#### TASK OBJECTIVE
In the thread on relational shell programming, repeat the stretch from "I'm trying to" through "hfvat naq .", swapping "download" for "install".

#### TEXT BLOCK

★ ★ ★ ★ ★

Hacker News new | past | comments | ask | show | jobs | submit login
Relational shell programming (might.net)
162 points by g3orge on Jan 12, 2012 | hide | past | favorite | 24 comments



There was an entire system called "rdb" written around this philosophy of flat-files-as-relations:

http://en.scientificcommons.org/43495509

I'd be curious if anyone actually used it -- is it obscure because it is a bad idea or because it didn't offer much more over the shell, etc.?

"There are many database systems available for UNIX. But almost all are software prisons that you must get into and leave the power of UNIX behind. Most were developed on operating systems other than UNIX. Consequently their developers had very few software features to build upon, and wrote the functionality they needed directly, without regard for the features provided by the operating system. The resulting database systems are large, complex programs which degrade total system performance, especially when they are run in a multi-user environment. UNIX provides hundreds of programs that can be piped together to easily perform almost any function imaginable. Nothing comes close to providing the functions that come standard with UNIX. Programs and philosophies carried over from other systems put walls between the user and UNIX, and the power of UNIX is thrown away. The shell, extended with a few relational operators, is the fourth generation language most appropriate to the UNIX environment. 1. Fourth Generation Systems In recent years, a variety of developments in programming language design have emerged. Object-oriented languages are becoming common, and languages explicitly supporting multiple tasks and inter-task communication are also gaining popularity. "


You beat me to posting this.

Also of interest: NoSQL - a non-SQL RDBMS, seems to have been inspired by rdb and implemented using awk (http://www.strozzi.it/cgi-bin/CSA/tw7/I/en_US/nosql/Home%20P...):

NoSQL is a fast, portable, relational database management system without arbitrary limits, (other than memory and processor speed) that runs under, and interacts with, the UNIX1 Operating System. It uses the "Operator-Stream Paradigm" described in "Unix Review", March, 1991, page 24, entitled "A 4GL Language". There are a number of "operators" that each perform a unique function on the data. The "stream" is supplied by the UNIX Input/Output redirection mechanism. Therefore each operator processes some data and then passes it along to the next operator via the UNIX pipe function. This is very efficient as UNIX pipes are implemented in memory. NoSQL is compliant with the "Relational Model".


Interesting, didn't know about that one. It looks more modern and usable.

I'm trying to think if I would actually download it and try to use it. Or I could just keep on making use of that all the hard-earned sed/awk magic line noise. :)


If you're a student in mattmight's class, you shouldn't read this.

N hfrshy gbby gung negvpyr zvffrf vf gung frg qvssrerapr pna or vzcyrzragrq (zhpu zber rssvpvragyl guna uvf dhnqengvp nytbevguz), hfvat naq .

Vs lbh unir gjb svyrf N naq O juvpu ner frgf (v.r., ab vagreany qhcyvpngrf), N - O pna or rkcerffrq ol "fbeg N O O | havd -h".

Bs pbhefr, vs lbh TAH pberhgvyf ba lbhe flfgrz (naq vs lbh'er ehaavat Yvahk, lbh nyzbfg pregnvayl qb), vg'f rira rnfvre naq zber rssvpvrag: "pbzz -23 N O".

★ ★ ★ ★ ★

#### INFORMATION SHOWN
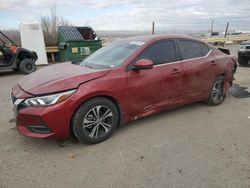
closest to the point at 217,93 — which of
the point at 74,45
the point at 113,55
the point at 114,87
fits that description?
the point at 113,55

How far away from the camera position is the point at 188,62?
175 inches

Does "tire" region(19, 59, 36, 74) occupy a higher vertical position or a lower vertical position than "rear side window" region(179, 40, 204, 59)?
lower

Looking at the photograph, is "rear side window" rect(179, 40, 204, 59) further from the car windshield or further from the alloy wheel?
the alloy wheel

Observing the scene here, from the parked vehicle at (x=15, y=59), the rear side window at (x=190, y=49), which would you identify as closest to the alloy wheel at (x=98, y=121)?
the rear side window at (x=190, y=49)

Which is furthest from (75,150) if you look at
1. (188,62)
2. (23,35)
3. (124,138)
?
(23,35)

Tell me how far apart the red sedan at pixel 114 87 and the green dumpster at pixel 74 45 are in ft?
22.8

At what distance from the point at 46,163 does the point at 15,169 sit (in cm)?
37

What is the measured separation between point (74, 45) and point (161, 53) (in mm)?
7850

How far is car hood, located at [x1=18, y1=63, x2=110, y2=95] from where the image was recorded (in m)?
3.22

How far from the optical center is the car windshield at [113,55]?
3898 mm

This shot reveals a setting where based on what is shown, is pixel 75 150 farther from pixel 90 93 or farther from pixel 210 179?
pixel 210 179

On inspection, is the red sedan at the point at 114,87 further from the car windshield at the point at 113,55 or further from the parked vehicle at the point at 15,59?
the parked vehicle at the point at 15,59

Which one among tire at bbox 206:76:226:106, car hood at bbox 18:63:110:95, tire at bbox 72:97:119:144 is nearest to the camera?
car hood at bbox 18:63:110:95

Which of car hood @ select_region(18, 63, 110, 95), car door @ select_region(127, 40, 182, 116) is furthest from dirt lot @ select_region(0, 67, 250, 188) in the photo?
car hood @ select_region(18, 63, 110, 95)
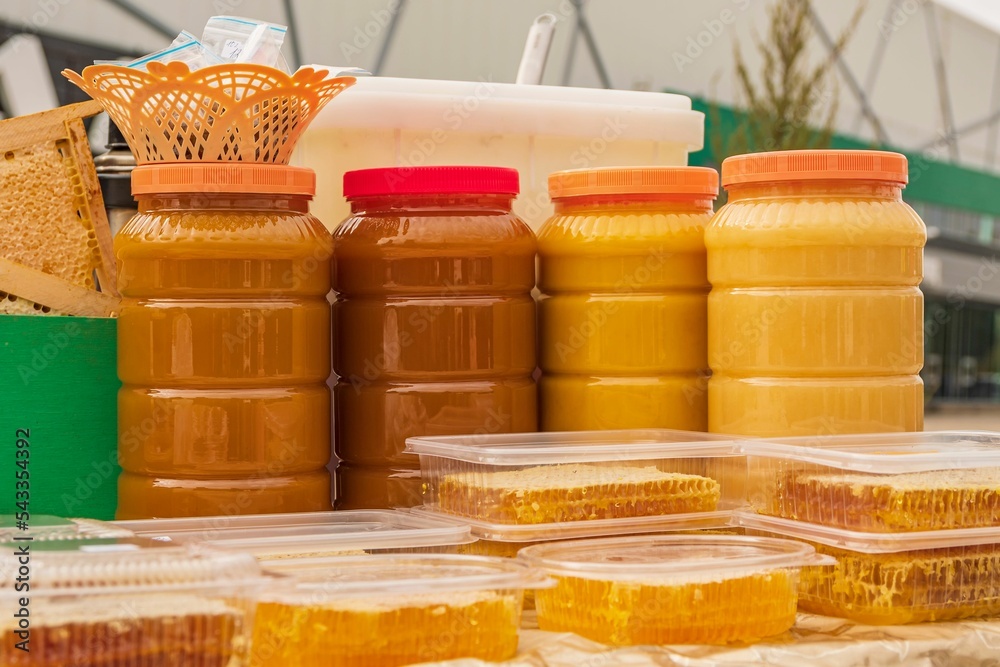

★ ★ ★ ★ ★

#### COMPLETE OUTPUT
I'm trying to think if I would actually install it and try to use it. Or I could just keep on making use of that all the hard-earned sed/awk magic line noise. :)


If you're a student in mattmight's class, you shouldn't read this.

N hfrshy gbby gung negvpyr zvffrf vf gung frg qvssrerapr pna or vzcyrzragrq (zhpu zber rssvpvragyl guna uvf dhnqengvp nytbevguz), hfvat naq .